Release date: Wednesday, 16 May 2012

Exhibition curator Caroline de Guitaut holds the Cullinan III and IV Brooch. Photographer: Ian Jones

Exhibition curator Caroline de Guitaut holds the Cullinan III and IV Brooch. Photographer: Ian Jones Ian Jones

Brooches, a ring and a necklace made from the largest diamond ever found go on display at Buckingham Palace this summer. The special exhibition Diamonds: A Jubilee Celebration reunites for the first time seven of the nine principal stones cut from the Cullinan Diamond that now form part of Her Majesty The Queen’s personal jewels.

The Cullinan Diamond, which weighed 3,106 carats in its rough state, was discovered at the Premier Mine near Pretoria in South Africa in 1905.  At first the stone was assumed to be a crystal, as it is three times larger than any other diamond that has been discovered.  When it was taken to the mine manager’s office, the clerks threw it out the window, unable to believe that something so big was a diamond.  Eventually they were persuaded, and the diamond was named after the chairman of the mining company, Thomas Cullinan.
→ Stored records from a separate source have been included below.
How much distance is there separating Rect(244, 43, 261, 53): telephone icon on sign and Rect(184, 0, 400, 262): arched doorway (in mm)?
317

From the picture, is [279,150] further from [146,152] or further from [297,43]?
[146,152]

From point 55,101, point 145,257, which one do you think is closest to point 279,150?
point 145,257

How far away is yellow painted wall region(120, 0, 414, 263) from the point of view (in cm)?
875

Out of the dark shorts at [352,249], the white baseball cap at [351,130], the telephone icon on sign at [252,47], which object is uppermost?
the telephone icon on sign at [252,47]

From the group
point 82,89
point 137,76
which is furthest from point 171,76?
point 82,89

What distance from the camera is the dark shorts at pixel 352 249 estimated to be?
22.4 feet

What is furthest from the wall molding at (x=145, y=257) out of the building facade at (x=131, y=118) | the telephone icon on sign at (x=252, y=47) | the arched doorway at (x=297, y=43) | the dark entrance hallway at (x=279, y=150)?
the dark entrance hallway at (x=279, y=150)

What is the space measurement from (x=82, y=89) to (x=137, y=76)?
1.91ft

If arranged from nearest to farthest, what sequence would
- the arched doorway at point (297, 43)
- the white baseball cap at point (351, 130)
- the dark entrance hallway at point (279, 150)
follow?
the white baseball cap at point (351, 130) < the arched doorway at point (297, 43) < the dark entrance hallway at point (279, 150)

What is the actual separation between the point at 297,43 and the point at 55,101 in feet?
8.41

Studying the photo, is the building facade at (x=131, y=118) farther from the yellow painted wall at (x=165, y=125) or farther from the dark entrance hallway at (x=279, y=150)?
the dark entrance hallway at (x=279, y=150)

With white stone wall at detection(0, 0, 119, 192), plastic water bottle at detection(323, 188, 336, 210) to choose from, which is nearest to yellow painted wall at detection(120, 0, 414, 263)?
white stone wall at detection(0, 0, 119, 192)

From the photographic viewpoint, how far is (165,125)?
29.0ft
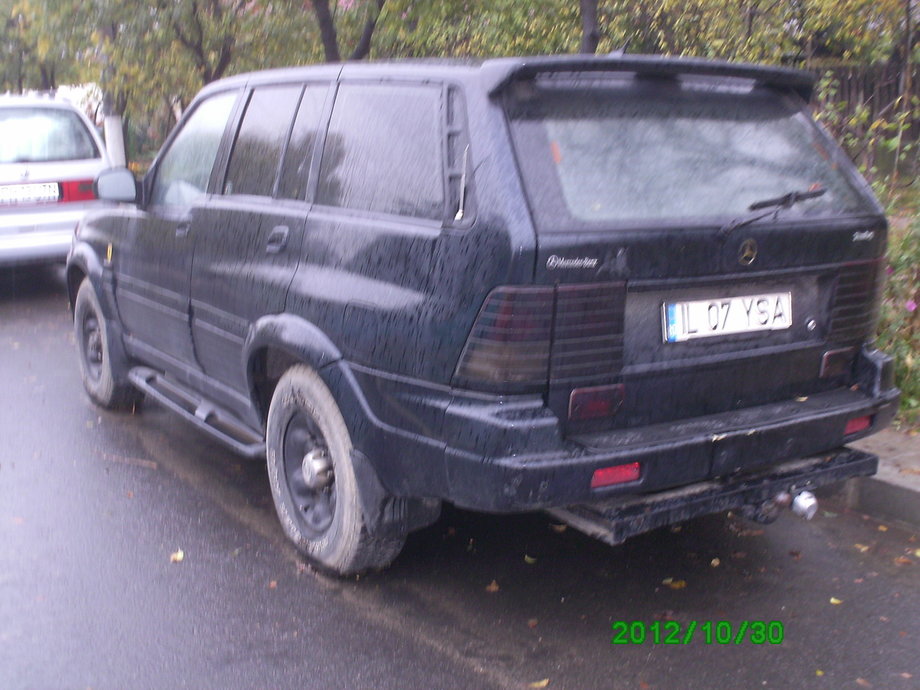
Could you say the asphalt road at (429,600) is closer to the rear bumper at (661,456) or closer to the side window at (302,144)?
the rear bumper at (661,456)

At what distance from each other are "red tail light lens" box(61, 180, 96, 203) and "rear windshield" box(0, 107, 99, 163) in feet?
0.97

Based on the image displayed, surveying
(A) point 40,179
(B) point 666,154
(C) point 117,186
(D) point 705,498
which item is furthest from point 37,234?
(D) point 705,498

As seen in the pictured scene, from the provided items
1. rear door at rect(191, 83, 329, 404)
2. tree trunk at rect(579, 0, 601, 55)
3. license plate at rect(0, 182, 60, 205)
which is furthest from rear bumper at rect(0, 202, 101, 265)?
rear door at rect(191, 83, 329, 404)

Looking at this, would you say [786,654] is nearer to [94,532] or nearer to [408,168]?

Measuring 10.1 x 6.35 x 5.9cm, the diamond was notable for its extraordinary blue-white colour and exceptional purity.  Although it is the largest stone to have ever been found, the rough diamond had a cleavage face on one side, which suggested that it might once have formed part of an even larger stone.  Soon after being discovered, it was sent to London and taken to Buckingham Palace for inspection by King Edward VII.  For the next two years the stone remained a public wonder, during which time it was shown to many prospective clients – although it was hard to find a buyer, as no one could understand how a stone so big could possibly be cut.  Eventually the Prime Minister of the Transvaal suggested that his government should acquire the Cullinan and present it to Edward VII as a token of loyalty.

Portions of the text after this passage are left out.